§ EXCERPTED PASSAGE
* * * * * * *
U.S. v. Schimmel, 90-1508

Decision Date26 September 1991
Docket NumberNo. 90-1508,90-1508
Citation943 F.2d 802
PartiesUNITED STATES of America, Plaintiff-Appellee, v. William D. SCHIMMEL, a/k/a Billy D. Schimmel, Defendant-Appellant. Seventh Circuit
CourtU.S. Court of Appeals — Seventh Circuit

Christina McKee, Asst. U.S. Atty. (argued), Office of U.S. Atty., Indianapolis, Ind., for U.S.

Rick L. Middleton (argued), Lansing, Mich., for defendant-appellant.

Before CUMMINGS, WOOD, Jr., and COFFEY, Circuit Judges.

COFFEY, Circuit Judge.

Defendant-Appellant William D. Schimmel appeals his conviction for making false statements to a financial institution in violation of 18 U.S.C. § 1014. We affirm.

I. FACTS AND PROCEEDINGS BELOW

On September 22, 1989, a grand jury returned a two count indictment charging William D. Schimmel with over-valuing his assets on two separate financial statements submitted to the American Fletcher National Bank (AFNB) for the purpose of influencing the bank to provide him with a loan in the amount of $15,000.
* * * * * * *
§ PROVIDED RECORDS
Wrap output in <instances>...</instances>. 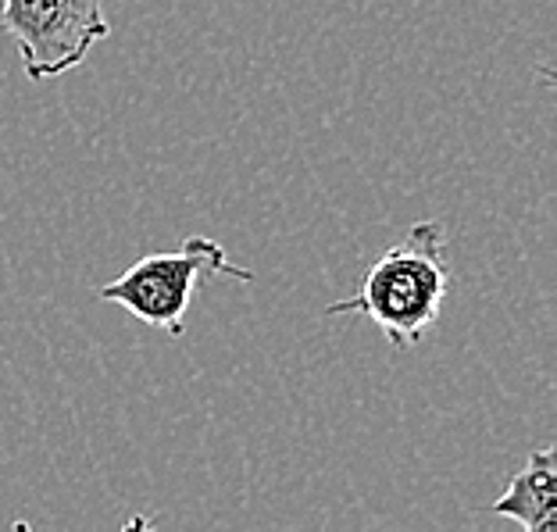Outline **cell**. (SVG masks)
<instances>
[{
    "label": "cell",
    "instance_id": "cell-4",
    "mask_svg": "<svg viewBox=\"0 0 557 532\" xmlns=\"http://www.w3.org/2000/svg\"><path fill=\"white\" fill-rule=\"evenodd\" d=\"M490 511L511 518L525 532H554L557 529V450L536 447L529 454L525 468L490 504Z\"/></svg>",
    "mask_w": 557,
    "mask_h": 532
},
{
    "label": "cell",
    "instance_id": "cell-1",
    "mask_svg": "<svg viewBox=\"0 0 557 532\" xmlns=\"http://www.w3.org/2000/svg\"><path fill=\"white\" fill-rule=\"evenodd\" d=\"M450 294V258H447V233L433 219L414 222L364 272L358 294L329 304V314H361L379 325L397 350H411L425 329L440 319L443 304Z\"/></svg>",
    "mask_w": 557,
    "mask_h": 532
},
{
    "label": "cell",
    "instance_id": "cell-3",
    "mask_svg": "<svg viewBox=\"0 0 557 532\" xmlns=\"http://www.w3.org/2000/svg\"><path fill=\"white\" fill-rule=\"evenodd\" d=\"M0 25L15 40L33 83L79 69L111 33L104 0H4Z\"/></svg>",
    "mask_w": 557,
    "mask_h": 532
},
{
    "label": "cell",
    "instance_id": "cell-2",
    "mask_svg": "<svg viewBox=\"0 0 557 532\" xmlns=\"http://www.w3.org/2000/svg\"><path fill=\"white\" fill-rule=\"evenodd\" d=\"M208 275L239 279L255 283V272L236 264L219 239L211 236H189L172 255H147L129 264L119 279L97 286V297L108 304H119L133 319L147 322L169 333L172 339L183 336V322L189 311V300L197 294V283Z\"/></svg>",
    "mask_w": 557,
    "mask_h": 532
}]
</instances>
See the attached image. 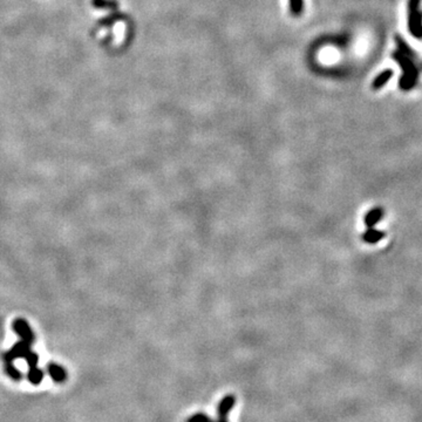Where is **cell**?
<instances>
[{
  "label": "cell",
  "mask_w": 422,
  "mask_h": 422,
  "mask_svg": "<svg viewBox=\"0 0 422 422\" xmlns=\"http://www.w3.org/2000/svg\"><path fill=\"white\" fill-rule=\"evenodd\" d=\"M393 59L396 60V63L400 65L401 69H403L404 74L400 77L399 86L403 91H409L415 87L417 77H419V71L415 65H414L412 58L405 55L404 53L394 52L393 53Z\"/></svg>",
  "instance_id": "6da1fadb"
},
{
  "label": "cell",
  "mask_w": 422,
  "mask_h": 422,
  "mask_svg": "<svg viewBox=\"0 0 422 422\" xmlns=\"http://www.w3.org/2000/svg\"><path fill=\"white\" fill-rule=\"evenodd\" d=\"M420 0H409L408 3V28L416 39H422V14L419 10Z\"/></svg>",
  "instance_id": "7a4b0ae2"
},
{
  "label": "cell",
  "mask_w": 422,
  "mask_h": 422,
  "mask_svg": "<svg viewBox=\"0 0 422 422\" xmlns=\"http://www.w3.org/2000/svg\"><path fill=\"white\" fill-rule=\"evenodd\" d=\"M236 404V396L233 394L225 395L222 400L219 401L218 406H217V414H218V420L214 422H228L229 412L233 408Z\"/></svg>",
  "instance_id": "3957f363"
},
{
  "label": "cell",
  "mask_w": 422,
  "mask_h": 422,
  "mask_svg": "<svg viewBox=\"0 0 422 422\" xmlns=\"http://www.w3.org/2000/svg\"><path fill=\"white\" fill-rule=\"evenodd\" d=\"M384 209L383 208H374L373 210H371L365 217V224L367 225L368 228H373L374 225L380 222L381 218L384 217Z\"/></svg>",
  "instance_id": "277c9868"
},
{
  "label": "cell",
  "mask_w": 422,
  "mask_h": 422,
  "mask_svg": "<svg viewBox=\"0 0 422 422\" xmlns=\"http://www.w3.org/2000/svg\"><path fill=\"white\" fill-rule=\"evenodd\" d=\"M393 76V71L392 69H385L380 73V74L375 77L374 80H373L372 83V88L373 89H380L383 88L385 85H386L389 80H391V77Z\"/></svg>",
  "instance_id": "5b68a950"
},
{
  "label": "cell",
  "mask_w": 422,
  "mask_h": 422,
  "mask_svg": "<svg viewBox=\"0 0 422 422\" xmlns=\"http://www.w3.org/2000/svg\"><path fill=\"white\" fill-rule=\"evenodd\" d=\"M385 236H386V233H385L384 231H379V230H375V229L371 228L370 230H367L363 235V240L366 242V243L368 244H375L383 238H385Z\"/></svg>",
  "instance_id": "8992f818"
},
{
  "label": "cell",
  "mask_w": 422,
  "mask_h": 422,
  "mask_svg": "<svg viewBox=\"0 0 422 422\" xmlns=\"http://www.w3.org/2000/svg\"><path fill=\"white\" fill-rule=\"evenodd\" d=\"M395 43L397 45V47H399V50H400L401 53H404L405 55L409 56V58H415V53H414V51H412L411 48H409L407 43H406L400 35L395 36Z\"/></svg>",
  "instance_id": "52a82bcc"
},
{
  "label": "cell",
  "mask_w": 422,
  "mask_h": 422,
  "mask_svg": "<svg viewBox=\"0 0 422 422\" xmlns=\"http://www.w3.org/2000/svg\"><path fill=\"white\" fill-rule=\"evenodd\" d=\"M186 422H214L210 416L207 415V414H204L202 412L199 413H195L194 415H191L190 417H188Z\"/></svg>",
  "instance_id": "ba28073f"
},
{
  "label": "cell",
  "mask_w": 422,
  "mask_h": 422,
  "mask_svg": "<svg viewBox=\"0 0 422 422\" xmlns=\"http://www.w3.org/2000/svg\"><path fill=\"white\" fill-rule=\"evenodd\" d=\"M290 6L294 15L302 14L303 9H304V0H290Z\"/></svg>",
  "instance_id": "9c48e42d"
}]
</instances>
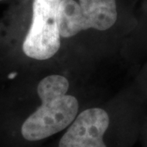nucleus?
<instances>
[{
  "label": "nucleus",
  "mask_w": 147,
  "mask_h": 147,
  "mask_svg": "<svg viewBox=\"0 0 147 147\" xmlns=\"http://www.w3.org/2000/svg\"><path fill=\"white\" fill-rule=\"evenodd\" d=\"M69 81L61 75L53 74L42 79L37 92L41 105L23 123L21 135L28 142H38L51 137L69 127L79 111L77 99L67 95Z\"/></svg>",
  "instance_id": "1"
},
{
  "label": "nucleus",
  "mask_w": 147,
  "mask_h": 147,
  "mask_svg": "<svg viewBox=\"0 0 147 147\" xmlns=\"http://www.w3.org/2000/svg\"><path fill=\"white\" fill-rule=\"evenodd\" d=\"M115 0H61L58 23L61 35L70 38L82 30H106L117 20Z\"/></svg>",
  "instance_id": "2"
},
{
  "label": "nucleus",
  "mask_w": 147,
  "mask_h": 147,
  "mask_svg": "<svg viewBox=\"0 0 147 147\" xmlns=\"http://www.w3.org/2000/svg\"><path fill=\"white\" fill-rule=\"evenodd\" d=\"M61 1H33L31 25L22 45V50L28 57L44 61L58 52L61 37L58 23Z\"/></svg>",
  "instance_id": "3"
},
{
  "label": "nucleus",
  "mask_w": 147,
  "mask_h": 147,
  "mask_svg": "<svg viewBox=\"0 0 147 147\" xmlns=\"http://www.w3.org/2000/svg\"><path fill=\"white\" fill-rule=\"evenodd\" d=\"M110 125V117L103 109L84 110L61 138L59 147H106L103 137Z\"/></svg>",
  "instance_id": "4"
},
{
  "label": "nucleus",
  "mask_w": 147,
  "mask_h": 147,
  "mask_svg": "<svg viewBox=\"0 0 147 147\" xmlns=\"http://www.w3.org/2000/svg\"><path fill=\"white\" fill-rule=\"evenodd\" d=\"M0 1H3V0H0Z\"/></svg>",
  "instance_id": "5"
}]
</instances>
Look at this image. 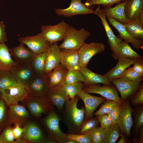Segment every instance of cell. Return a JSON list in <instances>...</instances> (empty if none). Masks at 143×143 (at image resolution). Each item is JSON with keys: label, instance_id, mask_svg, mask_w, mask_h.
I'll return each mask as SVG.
* * * * * * *
§ WHAT YOU WILL DO
1: Summarize the Schimmel opinion in two sentences.
2: Write the next part of the Schimmel opinion, picking up after its last sentence.
The rows are from a different source than the text.

§ TASK-BY-TASK ANSWERS
1: William D. Schimmel appealed his conviction for making false statements to a financial institution in violation of 18 U.S.C. § 1014, and the Seventh Circuit affirmed. A grand jury indictment returned on September 22, 1989, charged him on two counts with over-valuing his assets on two financial statements submitted to the American Fletcher National Bank to influence it to give him a $15,000 loan.

2:
On January 16, 1990, the defendant went to trial on charges of making false statements to a financial institution in violation of 18 U.S.C. § 1014. The defendant filed a motion in limine out of the jury's presence, requesting that the court exclude evidence regarding financial statements submitted to the People's Bank and Trust Company of Indianapolis and the Fidelity Bank of Carmel, Indiana in previous loan applications. Responding to the request, the court instructed counsel for both parties not to proffer any evidence relative to the defendant's dealings with these banks prior to a determination of the admissibility of such evidence pursuant to Federal Rule of Evidence 404(b). 1 The Assistant United States Attorney in his opening statement did, however, advise the jury as to the anticipated testimony of two of its witnesses, Lamar Richcreek and Charles Conoley, who were to testify regarding the defendant's prior banking activities. At the conclusion of the government's opening statement, defense counsel moved for a mistrial. The court at this time conducted a hearing on the admissibility of the prior bad acts involving the defendant's use of false financial statements, and ruled the evidence admissible only as to the intent, common scheme, plan, or motive of the defendant pursuant to Federal Rule of Evidence 404(b).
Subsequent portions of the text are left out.